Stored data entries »
# # # #
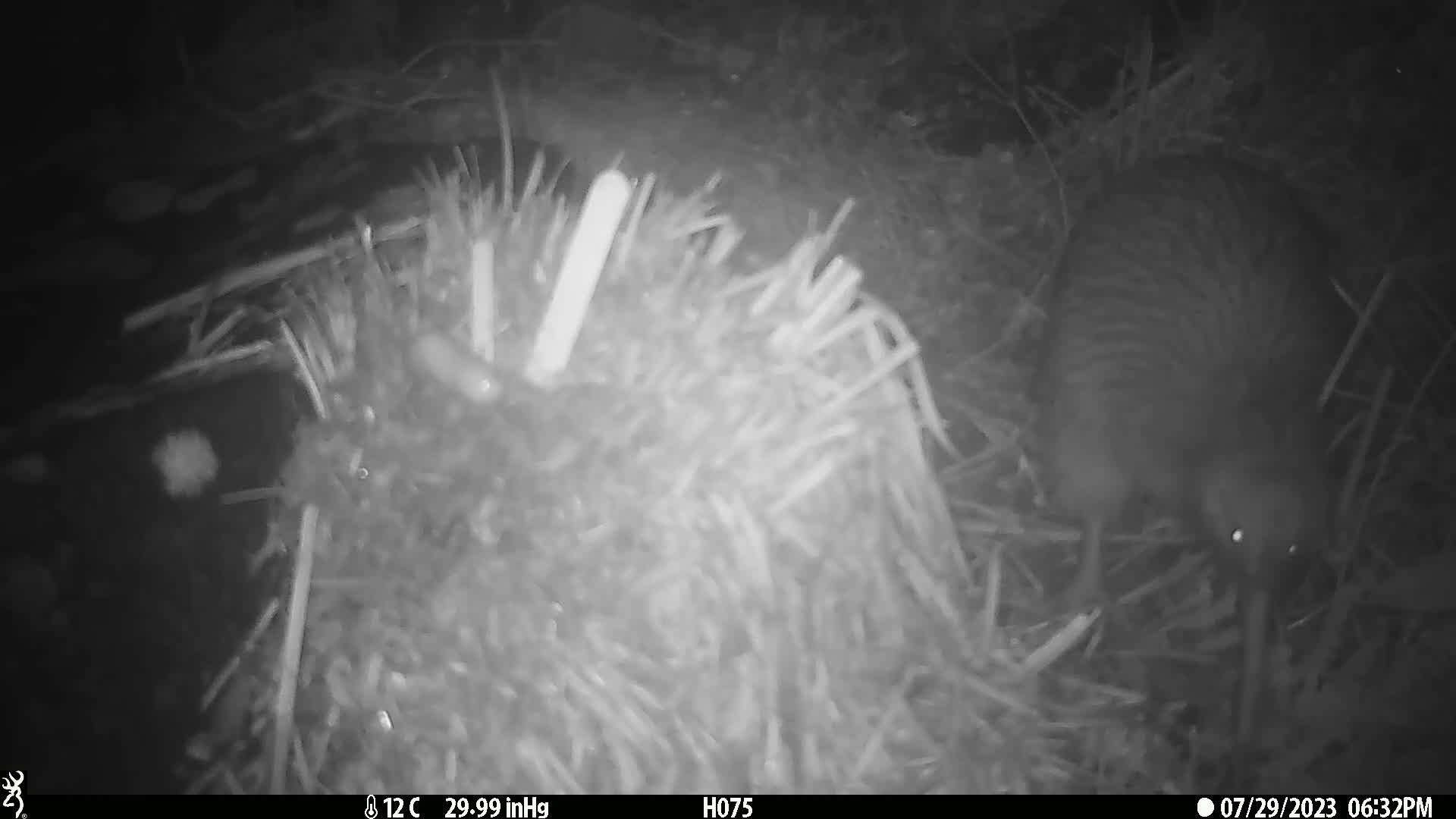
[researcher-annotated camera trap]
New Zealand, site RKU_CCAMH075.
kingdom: Animalia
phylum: Chordata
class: Aves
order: Apterygiformes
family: Apterygidae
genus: Apteryx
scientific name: Apteryx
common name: kiwi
Kiwi (Apteryx).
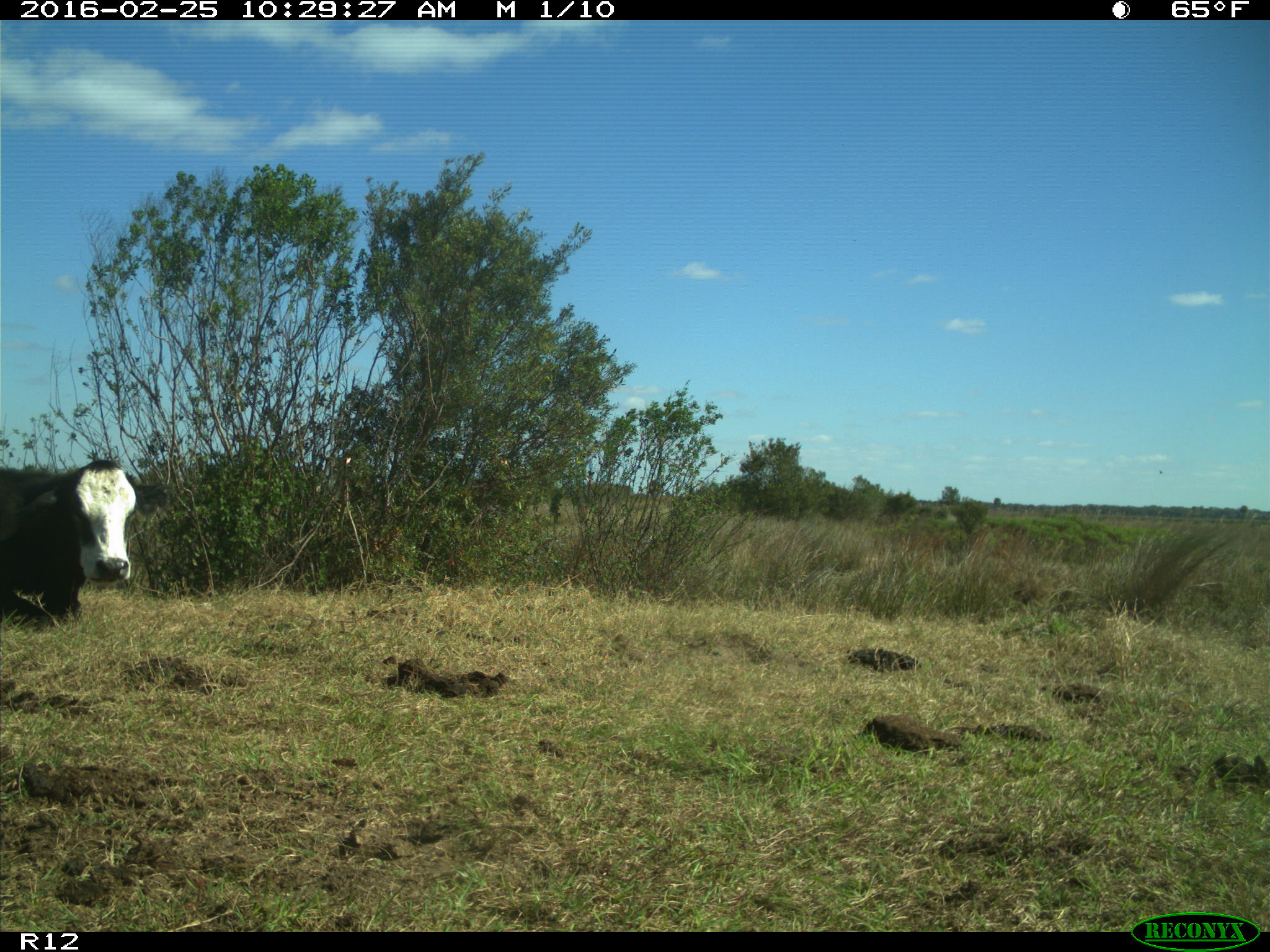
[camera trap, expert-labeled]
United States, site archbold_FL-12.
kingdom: Animalia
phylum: Chordata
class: Mammalia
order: Artiodactyla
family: Bovidae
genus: Bos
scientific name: Bos taurus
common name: domestic cow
Bos taurus (domestic cow).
# # # #
Begin at the line containing "genus: Apteryx" and stop at the final line of the data. Retype those lines exactly, without the pictures.

Reply to the exercise »
genus: Apteryx
scientific name: Apteryx
common name: kiwi
Kiwi (Apteryx).
[camera trap, expert-labeled]
United States, site archbold_FL-12.
kingdom: Animalia
phylum: Chordata
class: Mammalia
order: Artiodactyla
family: Bovidae
genus: Bos
scientific name: Bos taurus
common name: domestic cow
Bos taurus (domestic cow).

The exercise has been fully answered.